Nombre de magistrats et de juristes ont, avec raison, dénoncé la mise en œuvre de ce genre de lois parce que reposant sur le soupçon [3]. Par contre, bien peu ont remarqué combien cela permettait aussi les petits règlements de compte. Quand il est avoué que "une mesure d’assignation à résidence peut être motivée par des considérations étrangères à la menace terroriste sans être illégale de ce simple fait", cela signifie, par exemple, que, suite à un tremblement de terre à Nice, l’autorité peut assigner à résidence n’importe qui à Brest dont elle estimerait que, pour une raison ou une autre, il pourrait "troubler l’ordre public".

Nous n’exagérons rien. Parmi les misérables considérations qui ont justifié l’assignation à résidence de notre ami figure le fait suivant. Lisons toujours que "il est proche du syndicat d’obédience anarchiste CNT- AIT, qu’il a d’ailleurs fait l’objet, en 2009, d’un contrôle pour un collage d’affiches à Montauban".

En conclusion, nous remarquerons que, de façon significative, dans son long argumentaire de 7 pages, le ministère de l’intérieur reste totalement muet sur la source d’inspiration religieuse du terrorisme. Qualifier, comme il le fait, les attentats de terroristes, ce n’est rien d’autre qu’un pléonasme.
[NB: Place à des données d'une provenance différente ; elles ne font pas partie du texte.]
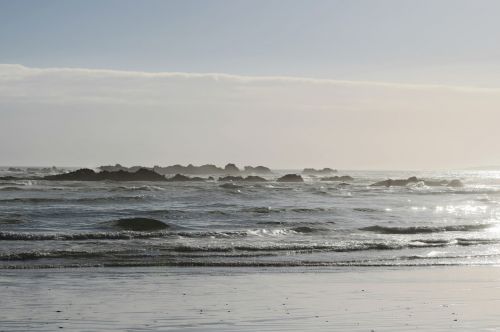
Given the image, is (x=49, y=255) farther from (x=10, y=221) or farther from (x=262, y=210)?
(x=262, y=210)

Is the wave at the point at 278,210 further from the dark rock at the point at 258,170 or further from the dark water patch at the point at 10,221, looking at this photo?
the dark rock at the point at 258,170

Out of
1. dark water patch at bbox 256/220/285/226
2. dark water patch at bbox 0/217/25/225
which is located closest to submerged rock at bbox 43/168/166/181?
dark water patch at bbox 256/220/285/226

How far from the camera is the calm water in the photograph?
21.3 metres

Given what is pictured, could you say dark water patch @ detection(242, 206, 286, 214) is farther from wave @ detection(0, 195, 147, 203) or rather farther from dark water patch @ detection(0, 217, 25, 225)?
dark water patch @ detection(0, 217, 25, 225)

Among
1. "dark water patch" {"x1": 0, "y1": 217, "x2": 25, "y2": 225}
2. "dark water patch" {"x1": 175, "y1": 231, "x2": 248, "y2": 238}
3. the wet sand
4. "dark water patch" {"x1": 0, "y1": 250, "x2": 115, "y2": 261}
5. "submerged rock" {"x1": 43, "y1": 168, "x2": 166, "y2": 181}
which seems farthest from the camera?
"submerged rock" {"x1": 43, "y1": 168, "x2": 166, "y2": 181}

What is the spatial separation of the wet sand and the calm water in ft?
7.55

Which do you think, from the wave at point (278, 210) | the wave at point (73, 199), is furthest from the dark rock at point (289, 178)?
the wave at point (278, 210)

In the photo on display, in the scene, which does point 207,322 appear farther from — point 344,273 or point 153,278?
point 344,273

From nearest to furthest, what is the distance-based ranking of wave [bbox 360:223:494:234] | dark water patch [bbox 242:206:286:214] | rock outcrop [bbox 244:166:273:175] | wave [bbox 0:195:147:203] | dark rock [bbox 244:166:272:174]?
wave [bbox 360:223:494:234], dark water patch [bbox 242:206:286:214], wave [bbox 0:195:147:203], rock outcrop [bbox 244:166:273:175], dark rock [bbox 244:166:272:174]

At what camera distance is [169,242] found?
25094mm

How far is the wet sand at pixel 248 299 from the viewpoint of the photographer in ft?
38.5

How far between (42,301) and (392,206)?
1457 inches

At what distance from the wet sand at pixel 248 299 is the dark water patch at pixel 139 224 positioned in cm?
1213

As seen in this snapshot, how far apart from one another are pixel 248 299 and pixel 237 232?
15.0m
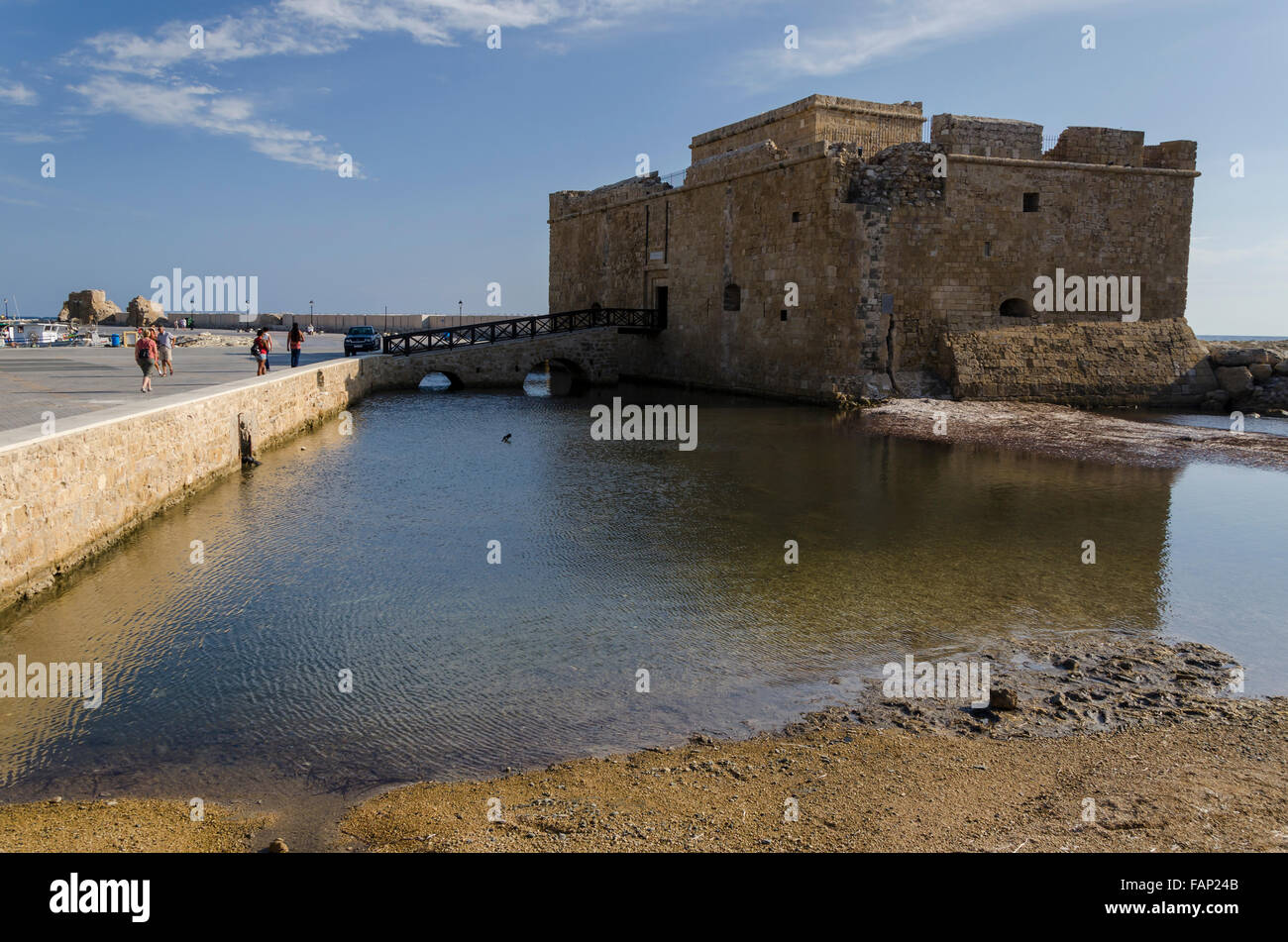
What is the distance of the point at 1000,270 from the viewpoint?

Par contre, il s’empresse de considérer ce qu’il nomme "l’obédience anarchiste" de la CNT–AIT. Rappelons que l’anarchisme, paradoxalement seule idéologie citée dans ce réquisitoire, est une philosophie sans dieu ni maître ; la stigmatiser de la sorte, voilà qui ne manquera pas de plaire à l’État Islamique et à ses partisans.